If we don’t receive back in every instance, then it is no big deal; we are simply applying a law of averages. Sometimes we may not have an immediate response; other times we may receive back more than we gave. The point is that it is a principle to be applied generally, not absolutely.
And don’t we see this to be true in our lives? If we are angry with someone, they are likely to respond in anger. If we are helpful to others, they are likely to be helpful back when we may need assistance.
Joseph Benson continues to comment on these acts of receiving mercy:
They shall obtain mercy — When they most need it. As they deal with their fellow-creatures, God will deal with them. He will incline men to show them mercy and deal kindly with them in this world, and he himself will grant them mercy and loving kindness in the day of final accounts. And since the best and happiest of mankind may need even the former, and inasmuch as all will want the latter, this is surely a strong and powerful argument to persuade us to show mercy to men, in any and every way in our power, that both God and men may show mercy to us. Add to this, that, were there no other inducement, the comfort and satisfaction arising from a disposition that renders us so like our heavenly Father, might, one would suppose, be sufficient to prevail with us to endeavour, especially in this instance, to imitate him who, being touched with the feeling of our infirmities, was daily employed in relieving them, and even took them upon himself, continually going about doing good, and at last giving up his life to ransom ours.

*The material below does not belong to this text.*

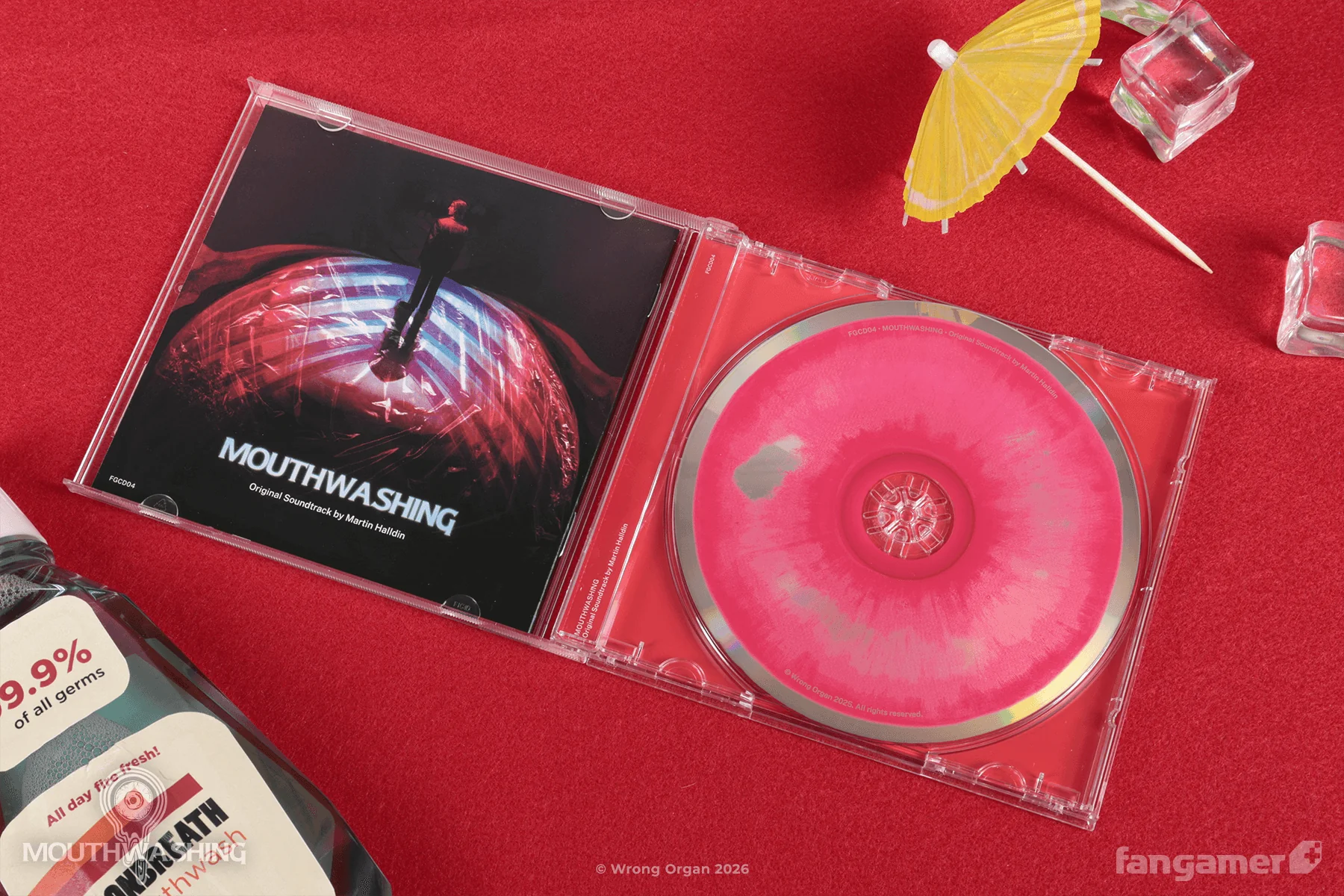 Mouthwashing CD Soundtrack - Image 5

And really, all of these qualities that we talk about at the Core of the Bible have to do with this imitation of God. Because when we imitate God, we, being made in his image, then reflect his character and glory to those around us. In so doing, the kingdom is evidenced and possibly grown as others are drawn to its light.
Well, as always, I hope I’ve been able to provide you some ideas and concepts to meditate on further. Compassion is not only a way for us to reach out and exhibit God’s love to others, but when we extend mercy to others, we will be blessed by receiving mercy in return, not in order to receive mercy, but as a by-product of our own attitude of compassion toward those around us.
We need to keep in mind that compassion is one of the concepts that is integral within the core of the Bible qualities of kingdom, integrity, vigilance, holiness, trust, and forgiveness. It is my hope you will continue to review with me these aspects of human expression that, I believe, God expects of all people.